Para ele, o problema do preço alto está no supermercado. “É só fazer as contas: o comerciante pega o arroz limpo a R$ 3,28 aqui e coloca na gôndola por R$ 9 o quilo. Acho que o governo deveria ir na prateleira, ver quanto o mercado está ganhando. O abuso está ali”, afirmou. Marcelo acredita que o período de preço alto será curto. “Na safra, entre março e abril, vendemos arroz a R$ 48 a saca, quando o preço ideal seria R$ 90. Como o plantio foi feito mais cedo este ano, em janeiro já vamos ter colheita. Em outras regiões, como no Paraná e no Centro-Oeste, já tem arrozal de 40 dias.”

Sem escassez

O produtor não vê risco de faltar arroz. “Muitos agricultores ainda têm produto para colocar no mercado, mas estão esperando o melhor momento para vender. São arrozeiros familiares que conhecem o negócio e sabem que é uma chance em dez anos para fazer uma reserva e trocar o maquinário que está defasado. Aliás, máquinas e insumos também subiram muito, mas disso ninguém fala.” Para o rizicultor paulista José Francisco Ruzene, o pico no preço do arroz também pode ser explicado pelo aumento nas exportações.
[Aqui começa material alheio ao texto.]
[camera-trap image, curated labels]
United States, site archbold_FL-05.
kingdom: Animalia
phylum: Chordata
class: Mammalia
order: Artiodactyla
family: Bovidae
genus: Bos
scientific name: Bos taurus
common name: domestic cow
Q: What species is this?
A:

“No auge da safra no sul, em março, teve fila de navio no Porto de Rio Grande (RS) recolhendo arroz dos produtores para suprir a falta do produto lá fora, pois houve aumento de consumo puxado pela pandemia. Eles pagavam de R$ 3 a R$ 4 a mais por saca do que o preço local e ficavam esperando o navio encher.”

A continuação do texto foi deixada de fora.